分割民営化後、JR貨物バブル経済によるトラック輸送の逼迫に応えるとともに、新たな顧客を開拓するため様々な輸送方式に対応した貨車の開発を盛んに進めていた。しかし、技術的な要因と法的な規制、さらにバブル経済の崩壊などによってそれらも実用化にこぎ着けたものは少なく、実用化されてもその運用は短期間で終わってしまった。(パブリックドメイン

 

 しかし、バブル経済の崩壊によって我が国の経済は長い不景気にさらされることになり、それとともに国内の貨物輸送量が激減した結果、トラックドライバーの不足は解消し、鉄道の貨物輸送も落ち着いたどころか輸送量が漸次減少していくことになりました。
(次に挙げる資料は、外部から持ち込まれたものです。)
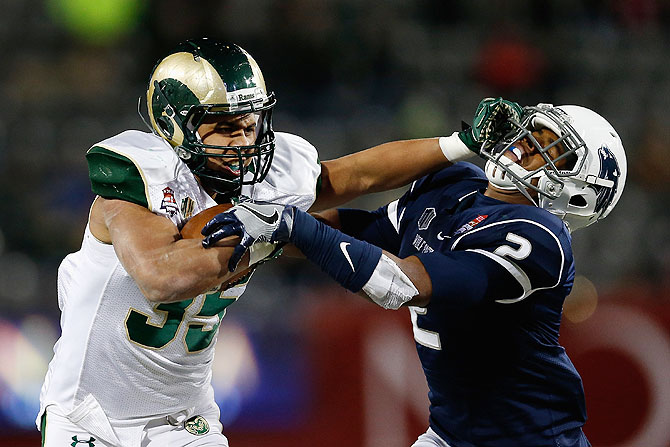 Running back Izzy Matthews #35 of the Colorado State Rams stiff arms defensive back Asauni Rufus #2 of the Nevada Wolf Pack as he rushes the football during the Nova Home Loans Arizona Bowl American Football match at Arizona Stadium in Tucson, Arizona on Tuesday, on December 29 2015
 加えて、荷主や物流業界がモーダルシフトに対して、消極的な姿勢であったことも挙げられます。国鉄時代に頻発したストなどによって、荷主の鉄道貨物に対する不信感が拭えきれてなく、いくら新会社になったとアピールしても、結局は看板をかけかえただけではないかと考えられていたからだと推測できます。実際、筆者が鉄道職員になりたての頃、研修の一環で荷主のものとへと行ってみると、鉄道職員がそうしたことをするのが珍しかったようで、「国鉄からJRになって、変わったもんだな」と良くも悪くも感心されたものでした。この言葉から、国鉄時代はいかに営業職員が、荷主のもとへと顔を出さない「殿様商売」に甘んじていたのかが想像できますが、一方ではいまだ鉄道貨物が信頼されきっていないことの表れだったともいえます。

 また、研修期間中に顧客との間をつなぐ通運事業者の講話を聞く機会がありましたが、そこでも講師の方はボロクソに言ったもので、「国鉄は荷主を大事にしなかった、だから衰退したんだ。あんたたちは荷主や我々通運がなければ、商売は成り立たない」と、社会に出たばかりの若い職員に対して、もっともだけど厳しい物言いに、とんでもないところに入ってしまったものだと思ったものです。ですが、これが荷主や通運事業者の鉄道貨物に、そして国鉄JR貨物に対する正直な考えだとすれば、長年に渡って蓄積された不信感は、数年で解消するなどということはなかったといえるでしょう。

 さらに、トラックの利便性は荷主にとって、これ以上ない都合のいい輸送手段だったといえます。荷主が都合のよい時間と貨物の引き渡し場所を指定すれば、輸送業者はその注文に応じて配車してくれます。それがたとえ深夜や早朝であっても、荷主は自らの都合で注文をすればよいのです。輸送業者はそれがドライバーの負担になっていることを承知していても、荷主の注文に応じていました。このことが、荷主にとって非常に便利である一方、鉄道輸送では列車の運行ダイヤに合わせなければならなかったり、貨物の積載を希望する列車のコンテナの積載枠が埋まってしまうと、計画どおりに輸送することが難しくなってしまうので、利便性の面ではトラックに対して不便な面があるのでした。

 これらのことが背景になり、政府と運輸省、後に国土交通省が唱え続けたモーダルシフトは遅々として進まず、国内の物流におけるシェアは低いままだったのです。しかし、前述のように、2024年から施行されるドライバーの残業上限規制などによって、物流のトラック輸送からのモーダルシフトがこれまで以上に推進されることになったのです。